### Prompt:
Reproduce the records below word for word, starting with the line that contains "Looking at the photo, which of" and continuing through the end of the records, with both ends included. Omit the pictures.

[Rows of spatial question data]
========

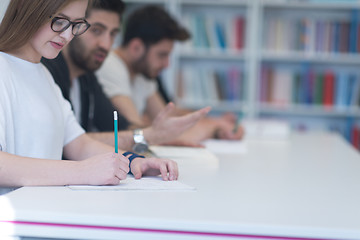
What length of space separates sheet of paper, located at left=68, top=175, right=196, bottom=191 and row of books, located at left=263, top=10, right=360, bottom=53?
292 cm

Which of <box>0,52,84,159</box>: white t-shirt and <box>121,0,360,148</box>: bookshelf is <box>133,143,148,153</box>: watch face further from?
<box>121,0,360,148</box>: bookshelf

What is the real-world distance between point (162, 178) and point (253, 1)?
286cm

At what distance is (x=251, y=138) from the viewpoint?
226 centimetres

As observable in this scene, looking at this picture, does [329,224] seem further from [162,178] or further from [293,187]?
[162,178]

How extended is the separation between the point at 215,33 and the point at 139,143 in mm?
2523

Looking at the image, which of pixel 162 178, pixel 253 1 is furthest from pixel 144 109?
pixel 162 178

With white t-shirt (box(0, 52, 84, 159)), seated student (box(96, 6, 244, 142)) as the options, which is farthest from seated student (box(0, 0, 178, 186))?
seated student (box(96, 6, 244, 142))

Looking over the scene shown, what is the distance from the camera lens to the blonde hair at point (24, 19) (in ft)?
3.50

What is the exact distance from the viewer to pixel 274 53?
3834mm

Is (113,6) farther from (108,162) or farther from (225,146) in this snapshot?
(108,162)

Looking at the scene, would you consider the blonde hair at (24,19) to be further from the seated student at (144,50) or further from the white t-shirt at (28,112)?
the seated student at (144,50)

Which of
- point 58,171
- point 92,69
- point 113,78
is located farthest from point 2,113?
point 113,78

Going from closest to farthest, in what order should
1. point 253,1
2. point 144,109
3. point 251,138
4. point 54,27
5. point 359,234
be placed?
point 359,234, point 54,27, point 251,138, point 144,109, point 253,1

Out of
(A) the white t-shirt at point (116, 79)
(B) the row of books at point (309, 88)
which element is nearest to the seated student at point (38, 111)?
(A) the white t-shirt at point (116, 79)
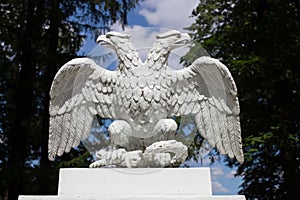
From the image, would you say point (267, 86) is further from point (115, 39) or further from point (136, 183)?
point (136, 183)

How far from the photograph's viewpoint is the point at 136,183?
9.81 feet

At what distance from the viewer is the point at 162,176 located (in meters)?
3.00

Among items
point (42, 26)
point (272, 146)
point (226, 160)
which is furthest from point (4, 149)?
point (272, 146)

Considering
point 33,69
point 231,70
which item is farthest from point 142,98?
point 33,69

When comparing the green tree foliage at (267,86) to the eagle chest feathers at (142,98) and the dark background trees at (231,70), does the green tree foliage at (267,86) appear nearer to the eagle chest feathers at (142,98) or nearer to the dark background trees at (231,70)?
the dark background trees at (231,70)

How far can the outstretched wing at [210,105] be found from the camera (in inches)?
133

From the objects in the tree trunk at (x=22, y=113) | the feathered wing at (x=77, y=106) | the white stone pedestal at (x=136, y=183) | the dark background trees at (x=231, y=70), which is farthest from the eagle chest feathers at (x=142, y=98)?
the tree trunk at (x=22, y=113)

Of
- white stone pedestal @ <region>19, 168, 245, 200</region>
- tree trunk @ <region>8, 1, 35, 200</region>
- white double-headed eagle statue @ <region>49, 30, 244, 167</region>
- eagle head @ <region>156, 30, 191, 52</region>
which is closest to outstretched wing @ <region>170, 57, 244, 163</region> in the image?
white double-headed eagle statue @ <region>49, 30, 244, 167</region>

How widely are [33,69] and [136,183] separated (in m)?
6.53

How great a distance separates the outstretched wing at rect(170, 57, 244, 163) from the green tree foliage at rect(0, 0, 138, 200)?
4.65 meters

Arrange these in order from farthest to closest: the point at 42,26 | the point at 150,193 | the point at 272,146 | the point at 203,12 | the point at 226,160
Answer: the point at 203,12
the point at 42,26
the point at 226,160
the point at 272,146
the point at 150,193

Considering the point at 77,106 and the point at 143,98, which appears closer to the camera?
the point at 143,98

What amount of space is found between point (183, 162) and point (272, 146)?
5.10 m

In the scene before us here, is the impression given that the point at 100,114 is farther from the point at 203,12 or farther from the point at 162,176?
the point at 203,12
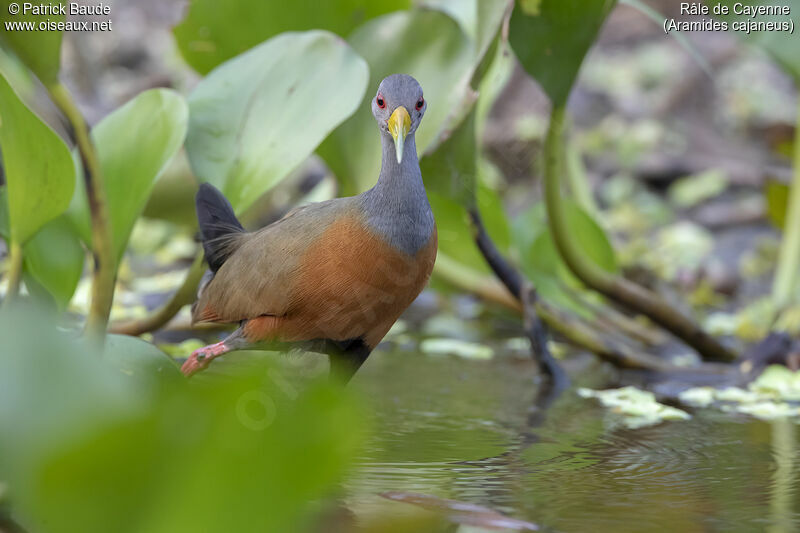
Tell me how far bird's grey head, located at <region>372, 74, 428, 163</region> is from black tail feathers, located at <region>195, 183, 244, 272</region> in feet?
1.53

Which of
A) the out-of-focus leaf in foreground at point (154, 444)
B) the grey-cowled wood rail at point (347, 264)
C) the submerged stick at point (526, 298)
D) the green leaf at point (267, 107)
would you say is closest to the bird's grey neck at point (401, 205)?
the grey-cowled wood rail at point (347, 264)

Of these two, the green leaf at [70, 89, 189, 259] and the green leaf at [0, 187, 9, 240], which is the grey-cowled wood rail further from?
the green leaf at [0, 187, 9, 240]

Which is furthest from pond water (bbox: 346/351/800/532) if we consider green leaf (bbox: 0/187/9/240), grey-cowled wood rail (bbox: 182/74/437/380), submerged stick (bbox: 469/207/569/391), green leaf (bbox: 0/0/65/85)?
green leaf (bbox: 0/0/65/85)

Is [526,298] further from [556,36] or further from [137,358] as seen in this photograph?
[137,358]

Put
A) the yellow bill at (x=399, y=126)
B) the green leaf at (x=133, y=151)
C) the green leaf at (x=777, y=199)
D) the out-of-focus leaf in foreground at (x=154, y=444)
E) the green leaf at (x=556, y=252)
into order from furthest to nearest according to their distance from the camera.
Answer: the green leaf at (x=777, y=199) → the green leaf at (x=556, y=252) → the green leaf at (x=133, y=151) → the yellow bill at (x=399, y=126) → the out-of-focus leaf in foreground at (x=154, y=444)

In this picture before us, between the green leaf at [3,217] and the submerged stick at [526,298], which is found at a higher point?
the green leaf at [3,217]

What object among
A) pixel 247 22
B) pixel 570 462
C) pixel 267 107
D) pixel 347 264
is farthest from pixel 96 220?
pixel 570 462

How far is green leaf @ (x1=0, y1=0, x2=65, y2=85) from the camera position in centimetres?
179

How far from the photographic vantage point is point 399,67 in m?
2.33

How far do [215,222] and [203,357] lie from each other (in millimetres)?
270

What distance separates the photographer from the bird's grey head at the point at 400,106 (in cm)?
161

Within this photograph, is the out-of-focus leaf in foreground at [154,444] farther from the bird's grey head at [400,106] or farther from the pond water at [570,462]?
the bird's grey head at [400,106]

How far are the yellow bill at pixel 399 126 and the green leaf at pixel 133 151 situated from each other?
0.53 meters

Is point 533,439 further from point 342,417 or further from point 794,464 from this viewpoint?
point 342,417
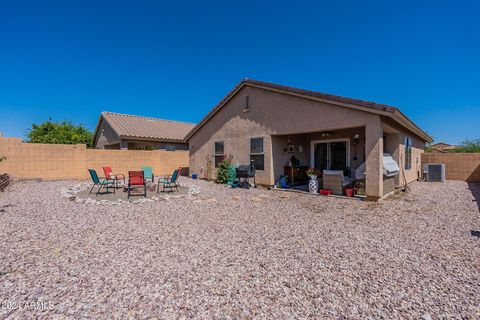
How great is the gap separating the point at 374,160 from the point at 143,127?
19609 millimetres

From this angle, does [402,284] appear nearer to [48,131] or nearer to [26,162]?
[26,162]

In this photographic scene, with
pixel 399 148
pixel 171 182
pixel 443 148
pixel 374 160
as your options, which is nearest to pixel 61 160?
pixel 171 182

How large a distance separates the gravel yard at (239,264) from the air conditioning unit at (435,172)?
974cm

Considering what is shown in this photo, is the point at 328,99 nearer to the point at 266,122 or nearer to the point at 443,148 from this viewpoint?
the point at 266,122

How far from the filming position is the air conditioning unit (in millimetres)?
14218

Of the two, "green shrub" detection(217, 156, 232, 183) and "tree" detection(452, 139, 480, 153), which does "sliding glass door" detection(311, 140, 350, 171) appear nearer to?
"green shrub" detection(217, 156, 232, 183)

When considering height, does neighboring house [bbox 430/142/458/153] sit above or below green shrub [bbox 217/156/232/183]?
above

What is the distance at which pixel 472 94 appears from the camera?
17609 millimetres

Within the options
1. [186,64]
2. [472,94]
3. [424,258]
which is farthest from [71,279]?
[472,94]

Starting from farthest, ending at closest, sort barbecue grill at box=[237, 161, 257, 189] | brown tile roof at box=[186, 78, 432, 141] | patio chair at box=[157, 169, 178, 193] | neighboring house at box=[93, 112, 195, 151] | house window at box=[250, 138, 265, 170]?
neighboring house at box=[93, 112, 195, 151], house window at box=[250, 138, 265, 170], barbecue grill at box=[237, 161, 257, 189], patio chair at box=[157, 169, 178, 193], brown tile roof at box=[186, 78, 432, 141]

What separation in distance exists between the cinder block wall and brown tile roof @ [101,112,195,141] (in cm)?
1919

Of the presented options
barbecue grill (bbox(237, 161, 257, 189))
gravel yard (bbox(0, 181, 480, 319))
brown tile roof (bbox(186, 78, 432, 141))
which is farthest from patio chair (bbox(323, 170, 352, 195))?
barbecue grill (bbox(237, 161, 257, 189))

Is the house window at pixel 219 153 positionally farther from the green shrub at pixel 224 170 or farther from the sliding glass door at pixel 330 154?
the sliding glass door at pixel 330 154

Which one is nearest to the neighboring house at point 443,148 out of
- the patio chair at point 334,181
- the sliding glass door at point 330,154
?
the sliding glass door at point 330,154
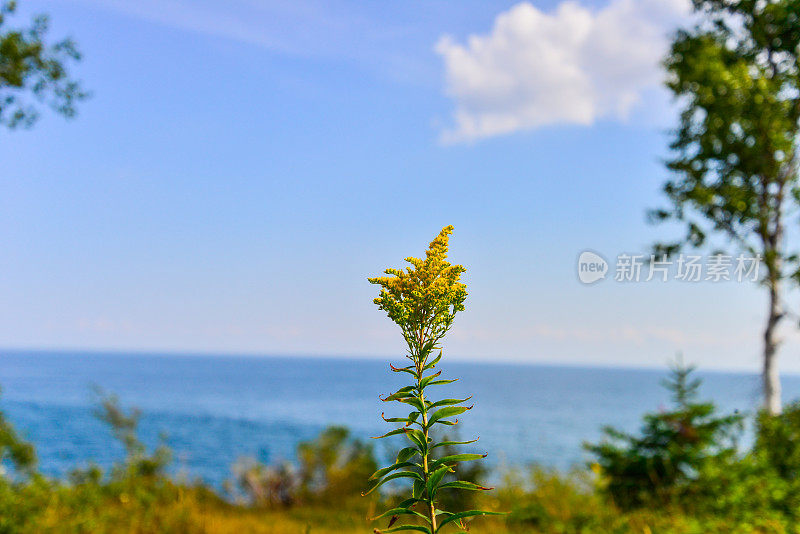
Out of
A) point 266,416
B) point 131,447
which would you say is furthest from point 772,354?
point 266,416

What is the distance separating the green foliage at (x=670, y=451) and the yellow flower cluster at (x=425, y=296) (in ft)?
22.3

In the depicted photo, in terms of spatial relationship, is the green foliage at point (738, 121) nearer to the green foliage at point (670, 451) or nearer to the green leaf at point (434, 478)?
the green foliage at point (670, 451)

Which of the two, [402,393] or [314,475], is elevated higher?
[402,393]

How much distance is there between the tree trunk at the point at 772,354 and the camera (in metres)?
12.9

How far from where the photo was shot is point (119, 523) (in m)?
5.36

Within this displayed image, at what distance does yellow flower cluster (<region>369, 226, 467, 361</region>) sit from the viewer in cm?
130

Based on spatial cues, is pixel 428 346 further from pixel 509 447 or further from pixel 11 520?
pixel 509 447

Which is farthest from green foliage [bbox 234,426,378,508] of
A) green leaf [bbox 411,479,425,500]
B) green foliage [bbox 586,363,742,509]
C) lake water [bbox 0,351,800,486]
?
green leaf [bbox 411,479,425,500]

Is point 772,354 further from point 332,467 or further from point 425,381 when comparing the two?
point 425,381

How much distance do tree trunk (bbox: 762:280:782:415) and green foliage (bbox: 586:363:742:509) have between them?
677cm

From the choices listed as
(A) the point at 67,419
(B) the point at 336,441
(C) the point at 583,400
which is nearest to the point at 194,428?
(A) the point at 67,419

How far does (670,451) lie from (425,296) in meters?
7.09

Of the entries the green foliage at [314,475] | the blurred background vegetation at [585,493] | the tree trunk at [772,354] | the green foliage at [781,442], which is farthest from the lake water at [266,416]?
the blurred background vegetation at [585,493]

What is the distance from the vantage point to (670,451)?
7004 millimetres
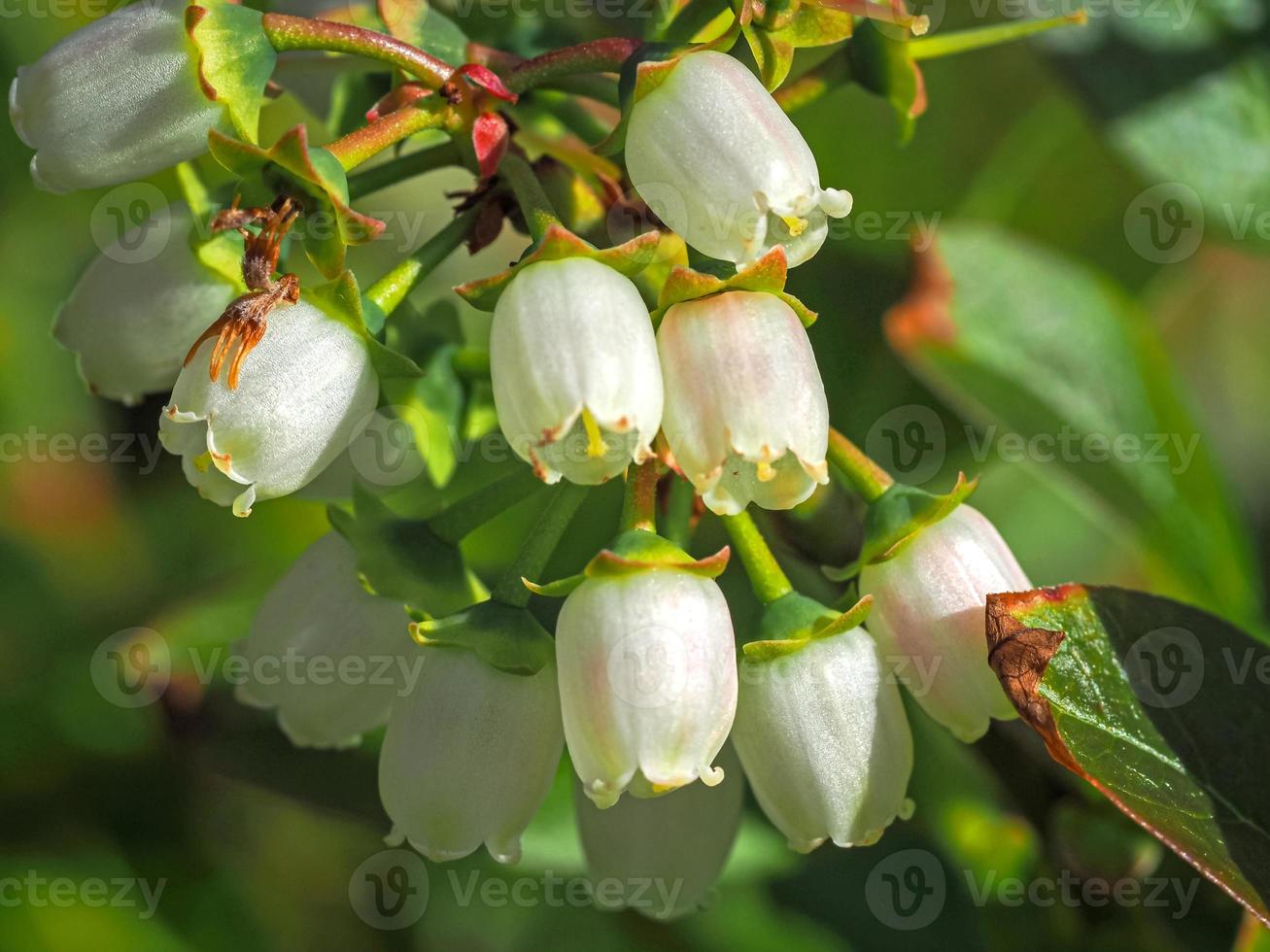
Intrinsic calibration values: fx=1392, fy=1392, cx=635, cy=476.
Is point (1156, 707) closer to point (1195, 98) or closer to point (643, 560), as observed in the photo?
point (643, 560)

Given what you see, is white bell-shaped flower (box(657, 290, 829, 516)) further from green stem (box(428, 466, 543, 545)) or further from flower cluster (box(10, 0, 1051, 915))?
green stem (box(428, 466, 543, 545))

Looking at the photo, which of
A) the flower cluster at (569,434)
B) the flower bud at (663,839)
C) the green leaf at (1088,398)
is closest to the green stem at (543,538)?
the flower cluster at (569,434)

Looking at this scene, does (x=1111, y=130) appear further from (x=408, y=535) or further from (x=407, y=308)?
(x=408, y=535)

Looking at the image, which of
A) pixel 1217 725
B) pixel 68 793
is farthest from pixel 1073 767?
pixel 68 793

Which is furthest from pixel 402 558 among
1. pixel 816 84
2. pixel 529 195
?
pixel 816 84

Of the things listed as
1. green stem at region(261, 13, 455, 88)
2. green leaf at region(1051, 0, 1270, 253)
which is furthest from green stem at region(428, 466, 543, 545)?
green leaf at region(1051, 0, 1270, 253)

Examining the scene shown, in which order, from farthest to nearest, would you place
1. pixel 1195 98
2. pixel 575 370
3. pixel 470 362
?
pixel 1195 98
pixel 470 362
pixel 575 370

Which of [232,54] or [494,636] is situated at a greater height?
[232,54]
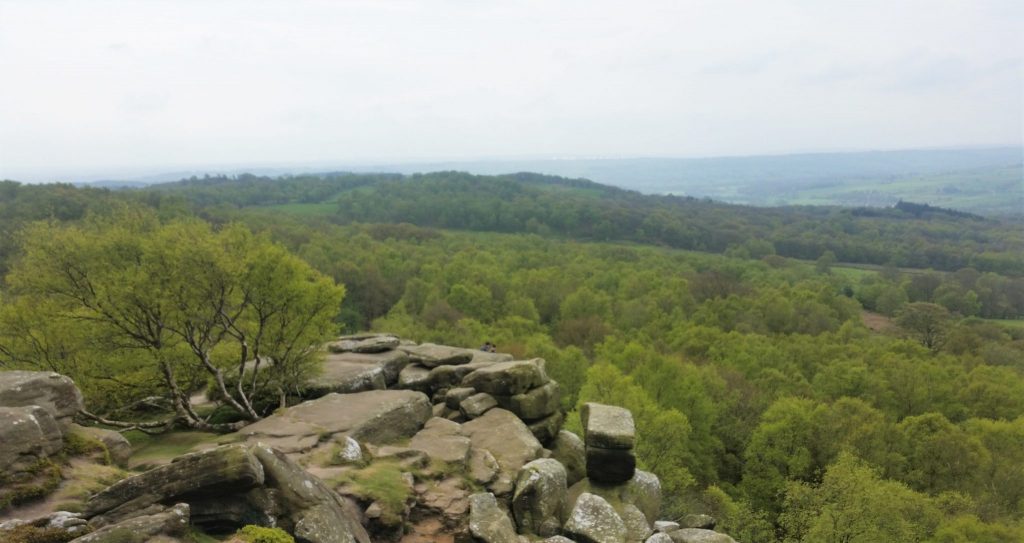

========

### Answer for the task:
Looking at the photo, which of
A) the flower cluster at (569,434)
B) the flower bud at (663,839)
C) the green leaf at (1088,398)
is closest to the green stem at (543,538)?
the flower cluster at (569,434)

Looking at this scene, does (x=1111, y=130) appear further from (x=408, y=535) or further from (x=407, y=308)?
(x=408, y=535)

Looking at the image, which of
A) pixel 1217 725
B) pixel 68 793
is farthest from pixel 1073 767?
pixel 68 793

Which is furthest from pixel 402 558 among
1. pixel 816 84
2. pixel 529 195
?
pixel 816 84

Of the things listed as
1. green stem at region(261, 13, 455, 88)
2. green leaf at region(1051, 0, 1270, 253)
which is furthest from green stem at region(428, 466, 543, 545)?
green leaf at region(1051, 0, 1270, 253)

Examining the scene shown, in which order, from farthest to nearest, would you place
1. pixel 1195 98
2. pixel 575 370
3. pixel 470 362
?
pixel 1195 98
pixel 470 362
pixel 575 370

Which of [232,54] or [494,636] is situated at a greater height?
[232,54]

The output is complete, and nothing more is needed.